L’art de jouer avec les émotions du joueur

Ce qui est le plus frappant dans l’univers de TLOU2, c’est le désir d’humaniser ses personnages. Les ennemis, même les plus banals, sont nommés. Lorsque qu’Ellie tue un ennemi, ce n’est pas « figurant n°1 » ou « ennemi n°3 », c’est un humain qui meurt et donc des proches qui s’en retrouvent directement impactés. 

Si tout le monde est aussi humanisé, c’est dans une volonté de briser un certain manichéisme où les protagonistes sont de gentils héros vertueux qui viennent se faire molester par des méchants sanguinaires et cruels. Dans The Last of Us, on est très loin de ça. Les héros ont leurs torts, et ils doivent en affronter les conséquences. Les « ennemis » quant à eux, ne sont que des humains comme les autres cherchant à vivre paisiblement, jusqu’à ce que l’on vienne leur causer du tort à leur tour, les faisant rentrer inexorablement dans le cycle de la vengeance. C’est par une narration déstructurée que le jeu nous en fait arriver à cette conclusion. C’est par exemple avec la mécanique du flash back que l’on en vient à adorer le personnage que le jeu voulait nous faire détester au début de l’histoire. 

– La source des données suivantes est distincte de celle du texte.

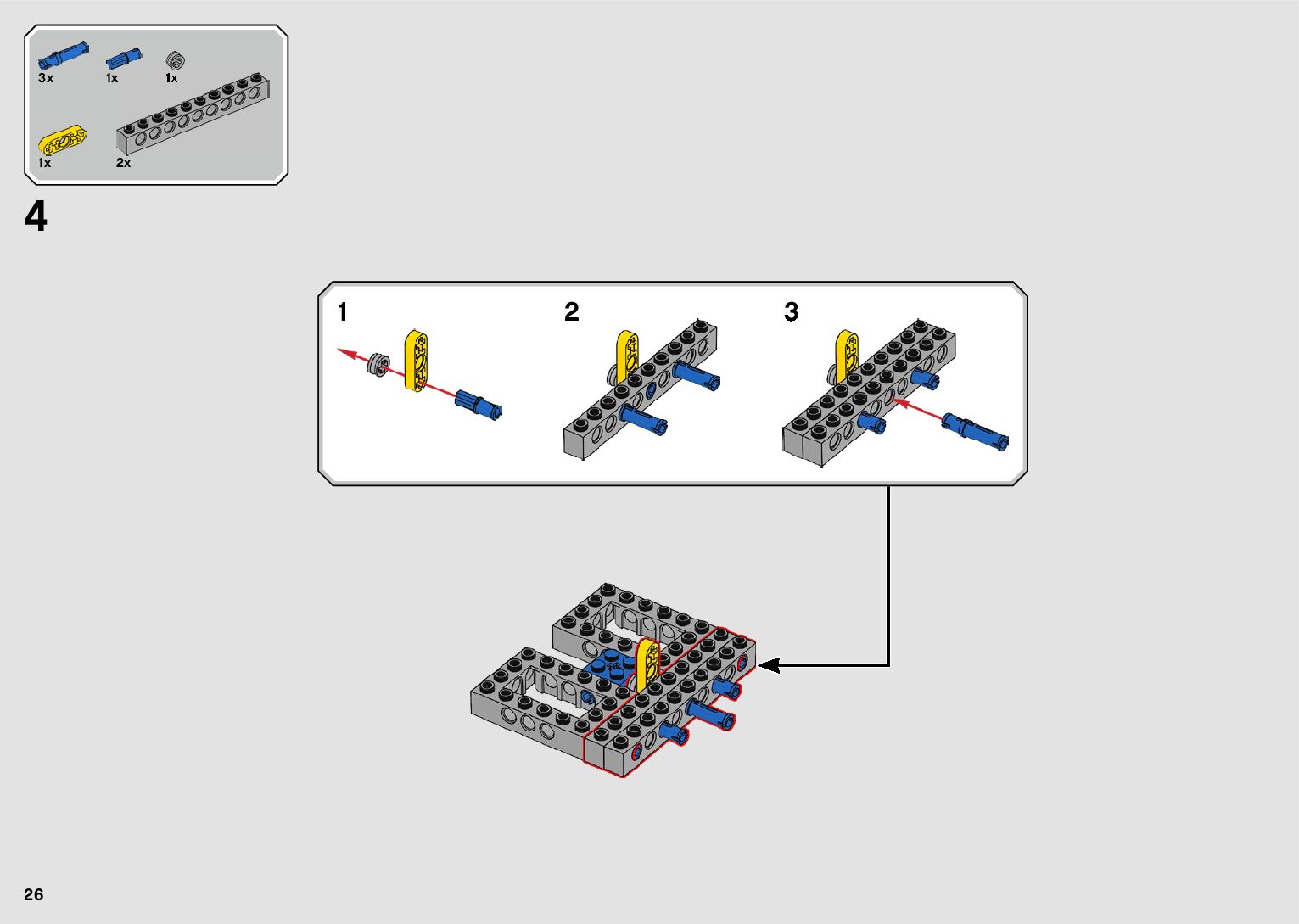 3x 1x 1x
1x 2x

4

1
2
3

26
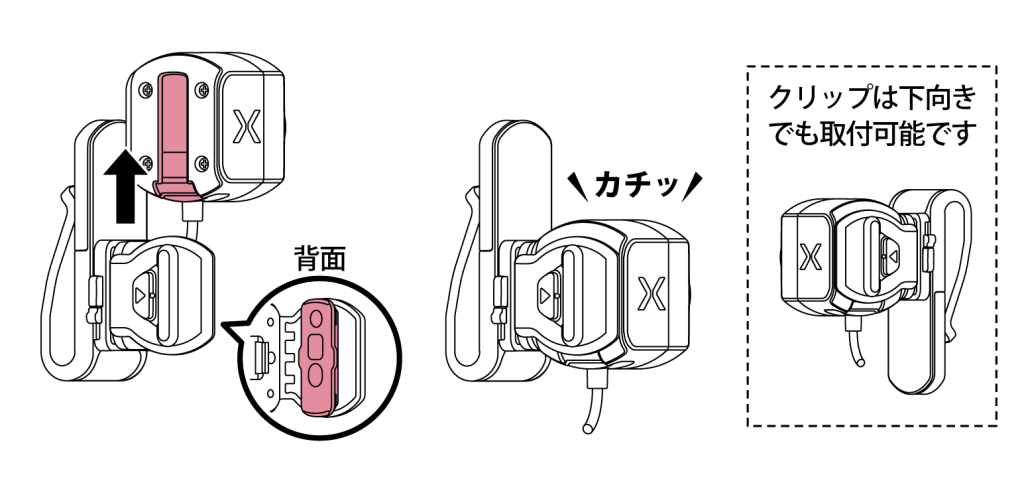 X

背面

カチッ

X

クリップは下向きでも取付可能です

X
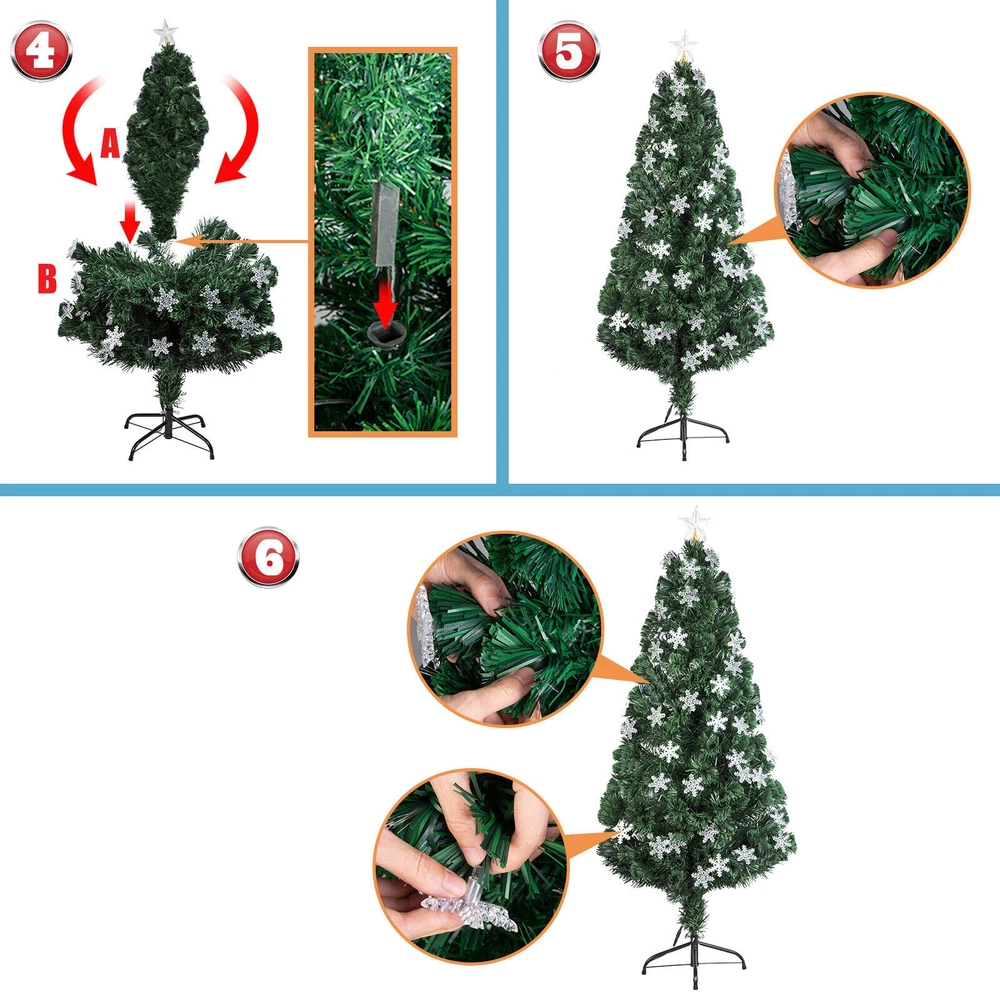 4

A

B

5

6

Impliquer pour mieux émouvoir

La principale différence entre un jeu et un film, c’est que dans un jeu, même si le scénario est scripté, c’est bien le joueur qui a le contrôle et qui interagit indirectement avec son environnement, qui commet les actions. C’est pourquoi j’ai trouvé la fin du jeu insoutenable, le jeu me demandant de faire quelque chose auquel j’étais moralement opposé, le tout accompagné d’une violence graphique très explicite, créant un malaise et un dégoût encore plus marqué. Si l’on peut détourner le regard lors d’un film, il n’y a pas d’échappatoire pour le joueur, qui doit assumer ses actes s’il ne veut pas perdre et connaître la suite de l’histoire.

C’est cette projection, cette interactivité qui pour moi accentue les émotions que peuvent nous transmettre une œuvre. Ajoutez à cela un scénario maîtrisé de bout en bout une bande originale magistrale de Gustavo Santaolalla ainsi que des comédiens de doublage qui visent toujours juste (aussi bien en anglais qu’en français), vous obtenez le meilleur jeu vidéo du genre de ces dernières années.